**Kutipan Halaman:**
■ ■ ■ ■ ■

JEPARA(SUARABARU.ID) – Vonis terkonfirmasi positif sebagai penderita covid-19 sungguh menjadi pukulan bagi Arisma Ristianah yang nyaris membuat ia putus asa.
Sebab setelah menjalani rawat inap di sebuah rumah sakit di Kudus tanggal 11-18 April, ia merasa kondisinya semakin membaik dan bahkan kemudian diijinkan pulang sambil menunggu hasil pemeriksaan swab dari laboratorium.
Gadis berusia 17 tahun yang duduk dibangku kelas XII SMK Manbaul Ulum di Mayong ini bukan hanya membayangkan beban biaya yang harus dikeluarkan oleh kedua orang tuanya. Namun juga bayangan virus ini telah menjadi momok paling menakutkan bagi dunia, sebab ribuan korban telah berjatuhan.

■ ■ ■ ■ ■

Cuplikan data:
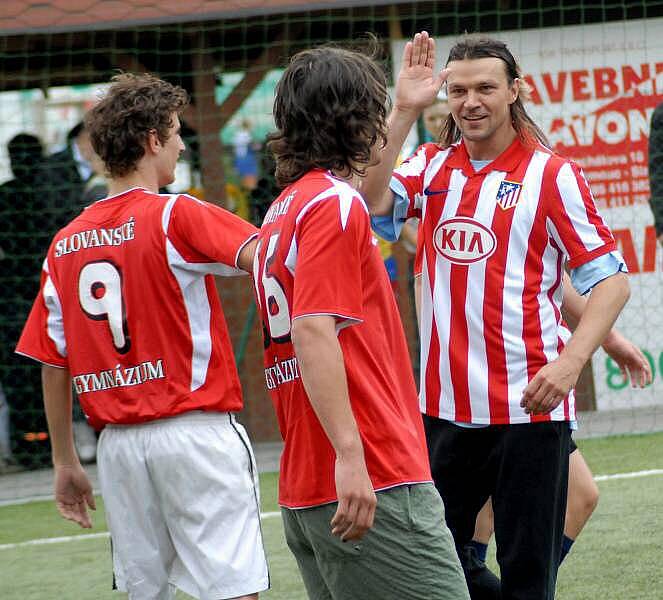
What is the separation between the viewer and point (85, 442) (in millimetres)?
8641

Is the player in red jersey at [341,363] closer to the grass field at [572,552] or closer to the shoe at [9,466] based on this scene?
the grass field at [572,552]

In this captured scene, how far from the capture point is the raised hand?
3264mm

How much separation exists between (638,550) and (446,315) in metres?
1.94

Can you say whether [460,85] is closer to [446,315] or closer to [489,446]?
[446,315]

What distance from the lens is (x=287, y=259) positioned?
2531 mm

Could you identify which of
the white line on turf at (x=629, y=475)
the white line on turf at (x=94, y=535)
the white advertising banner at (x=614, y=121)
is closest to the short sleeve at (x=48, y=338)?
the white line on turf at (x=94, y=535)

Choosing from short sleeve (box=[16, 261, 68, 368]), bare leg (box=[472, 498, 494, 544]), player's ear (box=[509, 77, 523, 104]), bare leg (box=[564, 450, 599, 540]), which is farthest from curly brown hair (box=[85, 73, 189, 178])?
bare leg (box=[564, 450, 599, 540])

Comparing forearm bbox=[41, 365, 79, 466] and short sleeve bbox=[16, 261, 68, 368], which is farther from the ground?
short sleeve bbox=[16, 261, 68, 368]

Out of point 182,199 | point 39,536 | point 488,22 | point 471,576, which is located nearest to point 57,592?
point 39,536

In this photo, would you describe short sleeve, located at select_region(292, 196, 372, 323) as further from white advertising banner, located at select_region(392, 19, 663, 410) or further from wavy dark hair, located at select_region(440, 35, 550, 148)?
white advertising banner, located at select_region(392, 19, 663, 410)

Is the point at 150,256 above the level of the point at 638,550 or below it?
above

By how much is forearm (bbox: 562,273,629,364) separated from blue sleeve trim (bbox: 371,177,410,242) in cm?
60

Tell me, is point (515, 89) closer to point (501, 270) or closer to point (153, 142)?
point (501, 270)

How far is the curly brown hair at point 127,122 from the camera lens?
132 inches
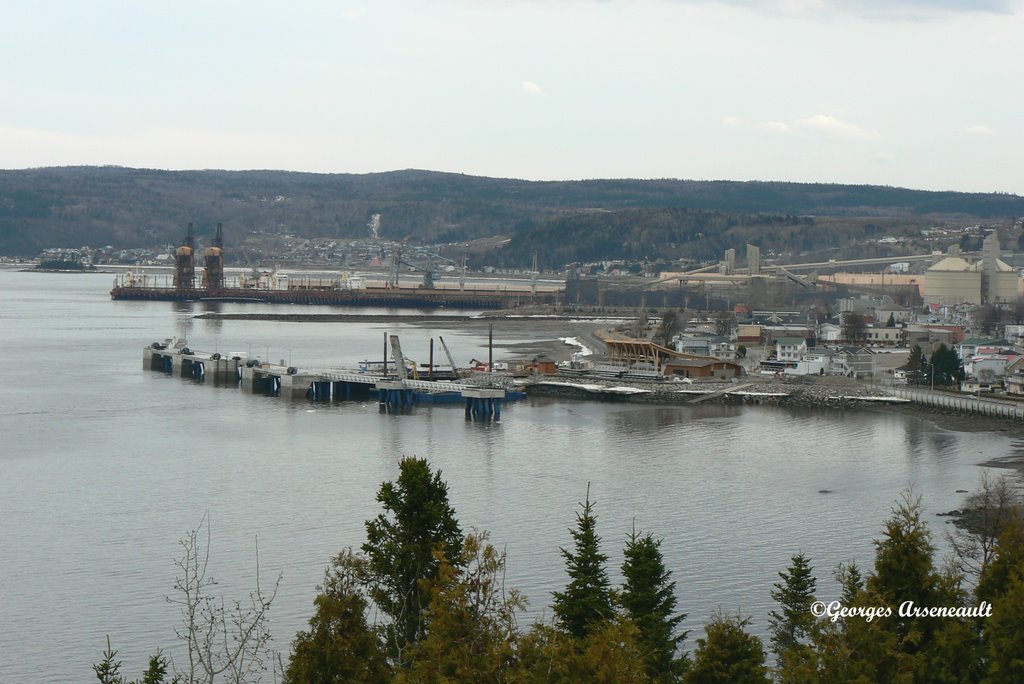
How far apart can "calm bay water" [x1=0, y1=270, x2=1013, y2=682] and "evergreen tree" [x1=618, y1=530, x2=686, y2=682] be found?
1.22 m

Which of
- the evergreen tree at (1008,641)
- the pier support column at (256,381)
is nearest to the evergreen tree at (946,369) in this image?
the pier support column at (256,381)

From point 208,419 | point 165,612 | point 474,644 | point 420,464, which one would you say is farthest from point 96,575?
point 208,419

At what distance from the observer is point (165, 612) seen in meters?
6.17

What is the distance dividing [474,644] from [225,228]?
247 feet

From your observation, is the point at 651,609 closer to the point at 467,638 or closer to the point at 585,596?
the point at 585,596

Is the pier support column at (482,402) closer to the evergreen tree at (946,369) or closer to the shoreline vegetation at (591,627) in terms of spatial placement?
the evergreen tree at (946,369)

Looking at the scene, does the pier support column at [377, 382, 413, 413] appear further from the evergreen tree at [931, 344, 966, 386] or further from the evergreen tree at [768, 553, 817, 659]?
the evergreen tree at [768, 553, 817, 659]

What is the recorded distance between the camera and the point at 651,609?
15.4 ft

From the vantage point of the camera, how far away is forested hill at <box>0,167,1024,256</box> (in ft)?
240

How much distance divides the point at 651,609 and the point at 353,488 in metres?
4.65

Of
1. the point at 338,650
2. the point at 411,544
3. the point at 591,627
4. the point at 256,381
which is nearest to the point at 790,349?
the point at 256,381

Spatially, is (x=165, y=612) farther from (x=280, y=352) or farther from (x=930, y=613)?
(x=280, y=352)

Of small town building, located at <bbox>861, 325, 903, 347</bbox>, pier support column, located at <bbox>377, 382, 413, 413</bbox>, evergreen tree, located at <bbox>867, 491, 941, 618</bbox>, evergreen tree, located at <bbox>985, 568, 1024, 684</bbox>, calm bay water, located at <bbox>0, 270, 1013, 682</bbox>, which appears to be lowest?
calm bay water, located at <bbox>0, 270, 1013, 682</bbox>

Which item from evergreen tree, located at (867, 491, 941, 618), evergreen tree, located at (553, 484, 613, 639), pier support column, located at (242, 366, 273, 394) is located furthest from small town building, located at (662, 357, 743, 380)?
evergreen tree, located at (867, 491, 941, 618)
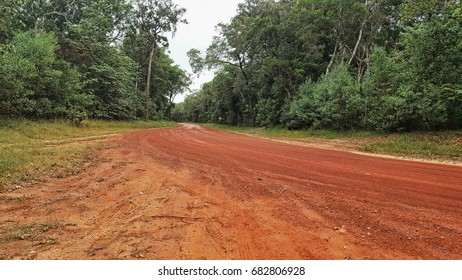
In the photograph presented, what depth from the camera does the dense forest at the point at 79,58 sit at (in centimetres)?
1535

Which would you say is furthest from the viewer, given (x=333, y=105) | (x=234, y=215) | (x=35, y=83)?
(x=333, y=105)

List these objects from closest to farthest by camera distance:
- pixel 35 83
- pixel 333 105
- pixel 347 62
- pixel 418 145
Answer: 1. pixel 418 145
2. pixel 35 83
3. pixel 333 105
4. pixel 347 62

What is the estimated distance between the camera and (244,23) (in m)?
31.4

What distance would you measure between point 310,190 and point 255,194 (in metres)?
1.15

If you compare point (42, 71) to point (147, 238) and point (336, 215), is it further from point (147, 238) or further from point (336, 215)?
point (336, 215)

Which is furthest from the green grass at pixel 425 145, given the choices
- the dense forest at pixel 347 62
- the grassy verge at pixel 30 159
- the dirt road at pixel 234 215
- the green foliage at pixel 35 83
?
the green foliage at pixel 35 83

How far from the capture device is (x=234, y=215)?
13.4 ft

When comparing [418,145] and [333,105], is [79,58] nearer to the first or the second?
[333,105]

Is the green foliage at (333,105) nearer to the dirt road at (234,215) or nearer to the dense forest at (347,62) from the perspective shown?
the dense forest at (347,62)

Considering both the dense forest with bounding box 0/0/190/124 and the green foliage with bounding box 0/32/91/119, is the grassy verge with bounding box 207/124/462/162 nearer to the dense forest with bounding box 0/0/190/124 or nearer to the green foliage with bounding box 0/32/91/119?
the dense forest with bounding box 0/0/190/124

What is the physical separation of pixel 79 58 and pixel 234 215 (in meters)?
25.6

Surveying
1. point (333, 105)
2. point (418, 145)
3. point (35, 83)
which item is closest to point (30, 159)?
point (35, 83)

■ ■ ■ ■ ■

**Petunjuk Latihan:**
1. Jawab pertanyaan berikut berdasarkan kutipan berita.
(a) Di kota mana Arisma Ristianah menjalani rawat inap?
(b) Berapa usia Arisma Ristianah?
(c) Di sekolah mana ia duduk di kelas XII?
2. Tuliskan dengan persis bagian kutipan berita dari "JEPARA(SUARABARU.ID) – Vonis" sampai "ia putus asa.".

**Kunci Jawaban:**
1.
(a) Kudus.
(b) 17 tahun.
(c) SMK Manbaul Ulum di Mayong.

2.
JEPARA(SUARABARU.ID) – Vonis terkonfirmasi positif sebagai penderita covid-19 sungguh menjadi pukulan bagi Arisma Ristianah yang nyaris membuat ia putus asa.